■ Extract provided ■

DVC for Data Versioning

Updated May 13, 2023 ·

Overview

DVC, or Data Version Control, is an open source tool for dataset versioning. It works together with Git.

Git tracks code changes
DVC tracks dataset changes
Both work together in one workflow

DVC helps manage large datasets without storing them directly inside Git repositories.

DVC Storage

DVC stores dataset metadata in Git while keeping the actual files in separate storage, which keeps repositories lightweight. It supports various storage backends:

Local storage
SSH storage
Cloud storage

You can use pip to install DVC into the Python environment.

pip install dvc

Getting Started

Initializing DVC

DVC works together with Git, so Git must be initialized first.

git init
dvc init

The dvc command creates a .dvcignore file and a .dvc directory which contains important configuration files.

/project-directory/
├── .dvcignore
└── .dvc
    ├── .gitignore
    ├── config
    └── tmp

File/Directory	Purpose
`.gitignore`	Ignores DVC cache files
`config`	Stores DVC settings
`tmp`	Stores temporary logs and cache data

Adding Files to DVC

To track large datasets and files, use dvc add.

■ What you need to do ■
Write out the DVC data versioning guide word for word, from its title to its last line.

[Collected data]
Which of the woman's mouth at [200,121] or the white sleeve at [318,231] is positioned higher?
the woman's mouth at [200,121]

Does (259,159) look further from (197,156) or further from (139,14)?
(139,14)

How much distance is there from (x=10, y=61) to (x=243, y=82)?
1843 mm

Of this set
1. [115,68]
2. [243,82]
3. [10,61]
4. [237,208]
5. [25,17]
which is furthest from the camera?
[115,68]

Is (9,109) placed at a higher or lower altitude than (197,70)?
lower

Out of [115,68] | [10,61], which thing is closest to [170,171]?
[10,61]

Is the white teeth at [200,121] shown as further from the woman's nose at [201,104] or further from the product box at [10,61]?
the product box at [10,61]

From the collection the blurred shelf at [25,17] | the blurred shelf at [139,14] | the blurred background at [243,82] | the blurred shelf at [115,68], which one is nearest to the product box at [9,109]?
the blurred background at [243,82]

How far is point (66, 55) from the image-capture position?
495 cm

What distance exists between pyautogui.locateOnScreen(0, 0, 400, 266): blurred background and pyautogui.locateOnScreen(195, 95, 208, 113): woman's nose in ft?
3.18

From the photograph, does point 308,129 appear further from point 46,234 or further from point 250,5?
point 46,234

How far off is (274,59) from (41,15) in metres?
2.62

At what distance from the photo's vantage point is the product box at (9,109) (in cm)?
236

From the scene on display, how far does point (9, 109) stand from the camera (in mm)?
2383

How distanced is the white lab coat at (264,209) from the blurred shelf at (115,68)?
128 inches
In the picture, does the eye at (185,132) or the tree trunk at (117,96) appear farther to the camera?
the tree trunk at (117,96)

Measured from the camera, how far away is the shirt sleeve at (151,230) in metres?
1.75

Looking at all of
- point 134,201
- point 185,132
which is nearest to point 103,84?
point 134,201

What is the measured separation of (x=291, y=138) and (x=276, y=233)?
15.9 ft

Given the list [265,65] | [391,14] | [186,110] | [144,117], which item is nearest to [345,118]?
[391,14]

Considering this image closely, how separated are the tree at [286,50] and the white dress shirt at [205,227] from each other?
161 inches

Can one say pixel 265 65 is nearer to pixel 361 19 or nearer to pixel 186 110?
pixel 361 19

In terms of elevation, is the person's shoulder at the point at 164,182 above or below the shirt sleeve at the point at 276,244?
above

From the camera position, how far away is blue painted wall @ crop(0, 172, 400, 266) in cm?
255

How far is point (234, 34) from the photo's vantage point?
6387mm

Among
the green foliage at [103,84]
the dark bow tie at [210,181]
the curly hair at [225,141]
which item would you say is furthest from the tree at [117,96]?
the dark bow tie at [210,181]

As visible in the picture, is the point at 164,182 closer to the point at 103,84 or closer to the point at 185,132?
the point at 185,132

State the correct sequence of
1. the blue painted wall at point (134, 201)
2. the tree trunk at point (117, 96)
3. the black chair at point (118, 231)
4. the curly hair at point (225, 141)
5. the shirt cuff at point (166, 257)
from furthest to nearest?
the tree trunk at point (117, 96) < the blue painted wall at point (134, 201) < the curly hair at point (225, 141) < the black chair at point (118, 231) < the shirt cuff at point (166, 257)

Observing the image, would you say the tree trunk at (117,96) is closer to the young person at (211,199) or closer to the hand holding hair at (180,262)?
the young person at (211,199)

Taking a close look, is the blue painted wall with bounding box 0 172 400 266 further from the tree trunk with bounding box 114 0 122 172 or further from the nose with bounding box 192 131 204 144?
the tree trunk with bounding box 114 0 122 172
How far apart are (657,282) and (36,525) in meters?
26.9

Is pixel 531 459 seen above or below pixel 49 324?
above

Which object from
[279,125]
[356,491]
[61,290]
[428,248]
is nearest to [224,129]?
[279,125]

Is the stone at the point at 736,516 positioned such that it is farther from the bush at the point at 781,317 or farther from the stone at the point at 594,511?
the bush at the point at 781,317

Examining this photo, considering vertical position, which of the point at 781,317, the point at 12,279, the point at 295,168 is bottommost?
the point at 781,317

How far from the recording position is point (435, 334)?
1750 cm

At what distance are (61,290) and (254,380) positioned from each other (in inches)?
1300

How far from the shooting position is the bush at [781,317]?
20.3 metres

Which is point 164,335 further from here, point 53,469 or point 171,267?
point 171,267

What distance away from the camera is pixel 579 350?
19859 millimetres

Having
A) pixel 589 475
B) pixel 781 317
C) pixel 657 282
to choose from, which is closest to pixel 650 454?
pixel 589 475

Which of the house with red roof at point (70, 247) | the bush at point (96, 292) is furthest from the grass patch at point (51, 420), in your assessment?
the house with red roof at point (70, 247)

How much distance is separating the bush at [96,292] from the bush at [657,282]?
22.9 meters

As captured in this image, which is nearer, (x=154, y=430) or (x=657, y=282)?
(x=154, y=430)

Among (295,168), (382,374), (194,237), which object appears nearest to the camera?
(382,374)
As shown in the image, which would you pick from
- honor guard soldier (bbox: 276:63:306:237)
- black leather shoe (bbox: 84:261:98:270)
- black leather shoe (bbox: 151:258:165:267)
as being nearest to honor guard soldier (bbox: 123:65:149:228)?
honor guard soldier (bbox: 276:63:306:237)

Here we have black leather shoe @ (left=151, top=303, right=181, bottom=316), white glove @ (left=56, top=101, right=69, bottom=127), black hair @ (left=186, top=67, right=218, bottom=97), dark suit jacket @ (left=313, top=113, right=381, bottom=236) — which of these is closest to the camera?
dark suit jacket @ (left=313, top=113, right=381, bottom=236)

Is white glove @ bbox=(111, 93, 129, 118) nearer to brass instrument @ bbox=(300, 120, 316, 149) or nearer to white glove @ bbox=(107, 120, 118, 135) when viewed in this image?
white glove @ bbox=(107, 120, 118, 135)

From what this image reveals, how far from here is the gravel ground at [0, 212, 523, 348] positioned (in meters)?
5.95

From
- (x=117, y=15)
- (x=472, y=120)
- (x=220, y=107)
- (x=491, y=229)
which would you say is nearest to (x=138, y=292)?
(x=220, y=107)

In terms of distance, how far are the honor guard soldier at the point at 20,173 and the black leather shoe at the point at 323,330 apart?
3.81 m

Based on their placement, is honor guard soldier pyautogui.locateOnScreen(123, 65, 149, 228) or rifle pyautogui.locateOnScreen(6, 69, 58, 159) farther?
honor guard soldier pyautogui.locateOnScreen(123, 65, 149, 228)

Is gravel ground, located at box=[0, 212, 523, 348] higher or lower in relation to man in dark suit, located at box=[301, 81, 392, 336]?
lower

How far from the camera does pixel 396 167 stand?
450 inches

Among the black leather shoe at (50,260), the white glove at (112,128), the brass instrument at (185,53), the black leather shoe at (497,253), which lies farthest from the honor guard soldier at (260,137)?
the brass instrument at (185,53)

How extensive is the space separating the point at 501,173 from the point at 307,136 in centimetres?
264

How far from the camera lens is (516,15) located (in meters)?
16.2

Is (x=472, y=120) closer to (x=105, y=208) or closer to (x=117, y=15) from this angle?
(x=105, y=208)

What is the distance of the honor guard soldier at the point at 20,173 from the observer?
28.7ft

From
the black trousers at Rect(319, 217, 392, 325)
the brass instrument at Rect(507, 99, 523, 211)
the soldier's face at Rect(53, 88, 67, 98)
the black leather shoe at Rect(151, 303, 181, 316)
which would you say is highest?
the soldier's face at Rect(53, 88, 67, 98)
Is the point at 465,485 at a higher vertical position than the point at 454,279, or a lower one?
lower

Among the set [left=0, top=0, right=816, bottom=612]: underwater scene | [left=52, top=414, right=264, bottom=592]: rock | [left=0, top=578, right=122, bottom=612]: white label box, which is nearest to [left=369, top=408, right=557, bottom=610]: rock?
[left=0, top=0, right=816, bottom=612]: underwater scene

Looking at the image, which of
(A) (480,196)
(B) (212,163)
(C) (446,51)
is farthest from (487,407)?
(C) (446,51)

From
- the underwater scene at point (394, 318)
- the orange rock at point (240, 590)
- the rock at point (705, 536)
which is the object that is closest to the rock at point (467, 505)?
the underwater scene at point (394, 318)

■ Exercise result ■
DVC for Data Versioning

Updated May 13, 2023 ·

Overview

DVC, or Data Version Control, is an open source tool for dataset versioning. It works together with Git.

Git tracks code changes
DVC tracks dataset changes
Both work together in one workflow

DVC helps manage large datasets without storing them directly inside Git repositories.

DVC Storage

DVC stores dataset metadata in Git while keeping the actual files in separate storage, which keeps repositories lightweight. It supports various storage backends:

Local storage
SSH storage
Cloud storage

You can use pip to install DVC into the Python environment.

pip install dvc

Getting Started

Initializing DVC

DVC works together with Git, so Git must be initialized first.

git init
dvc init

The dvc command creates a .dvcignore file and a .dvc directory which contains important configuration files.

/project-directory/
├── .dvcignore
└── .dvc
    ├── .gitignore
    ├── config
    └── tmp

File/Directory	Purpose
`.gitignore`	Ignores DVC cache files
`config`	Stores DVC settings
`tmp`	Stores temporary logs and cache data

Adding Files to DVC

To track large datasets and files, use dvc add.